30代の既婚かつ子持ちのキャリアウーマン、ホステス、夫のおかげで富裕な暮らしを満喫している有閑マダム、不遇の生い立ちから始まり現在は冴えない家庭生活を送っているらしい主婦、不倫恋愛中のOL。その一方で、地方出身、貧乏生活に耐えながら都会で頑張っている20代の女の子も。
夫とのセックスを嫌がりながら上司の誘惑には応じる主人公を描いた「愛される女」から始まり、男性には窺い知りようもない、闇の奥に潜む女の底意をつきつけられたようで、のけぞる思いを味わわされる短篇集。

ことに強烈だったのは、表題作の「水着のヴィーナス」。

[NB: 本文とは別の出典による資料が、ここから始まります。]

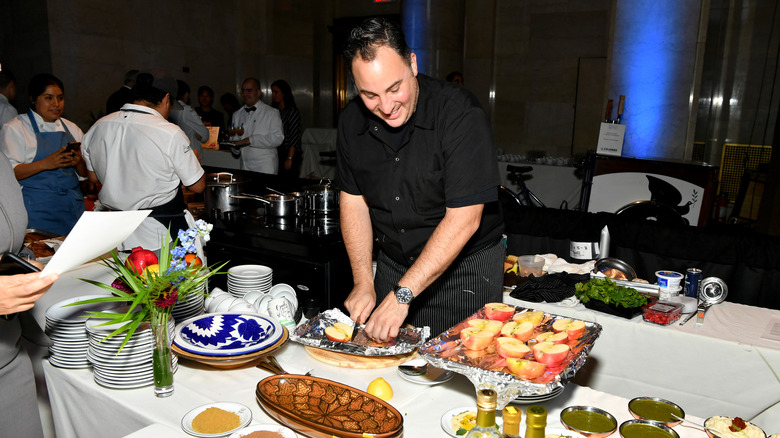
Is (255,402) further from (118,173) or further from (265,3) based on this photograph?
(265,3)

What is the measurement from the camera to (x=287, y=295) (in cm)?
180

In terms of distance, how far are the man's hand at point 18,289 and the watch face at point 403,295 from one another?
79 centimetres

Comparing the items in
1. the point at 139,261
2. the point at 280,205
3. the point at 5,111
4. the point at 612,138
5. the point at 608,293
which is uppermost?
the point at 5,111

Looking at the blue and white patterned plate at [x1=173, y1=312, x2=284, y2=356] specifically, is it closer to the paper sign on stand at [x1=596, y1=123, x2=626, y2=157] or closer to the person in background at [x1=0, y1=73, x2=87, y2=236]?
the person in background at [x1=0, y1=73, x2=87, y2=236]

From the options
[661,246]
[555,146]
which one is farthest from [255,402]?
[555,146]

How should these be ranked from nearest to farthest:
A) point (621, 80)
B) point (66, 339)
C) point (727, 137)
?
point (66, 339), point (621, 80), point (727, 137)

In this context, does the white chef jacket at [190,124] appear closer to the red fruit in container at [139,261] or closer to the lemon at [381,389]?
the red fruit in container at [139,261]

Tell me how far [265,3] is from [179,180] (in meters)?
7.37

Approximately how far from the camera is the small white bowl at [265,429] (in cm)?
114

一流スミングクラブに日々屯する有閑マダムたちの間で蠢くかけひきをサスペンスチックに描いた一篇。
主人公を非難する手紙を支配人宛てに出した犯人を探すという展開の中に、主人公の浮気心を満足させる周到な作戦があったと思ったら、それを更に上回る悪意が他の女たちの間に蠢いていたというストーリィ。
真に女の悪意には底知れないものがあると、思わず恐れおののいてしまいます。
草食系男子としては、不用意に手を出したら火傷してしまうに違いない、どうぞ一部の女性だけに留まるものであってくれますようにと祈る気持ちになりますが、肉食系男子ならむしろ野性味があって面白い、と思うのでしょうか。

その一方、ホロッとさせられるのが「娘の部屋」。都会で一人暮らしする次女の元を室蘭から父親が訪ねるというストーリィ。
この一篇だけ他の篇とは趣向が違うように感じますが、語り手が父親という男性であるためで、女性の生きる姿を描いているという点では、他の篇と異なるものではありません。
それでもこの一篇が加わっているために、本短篇集全体の印象が変わって見えますから、その存在感は大きい。

女性の様々に生きている姿、その性根、底にある逞しさ、そして、しぶとさ。一時は苦境に立たされようとも、きっとそこを突き破って生き抜いてくるに違いない。
本書はそんな女性の力強さを感じさせる、圧倒感ある短篇集。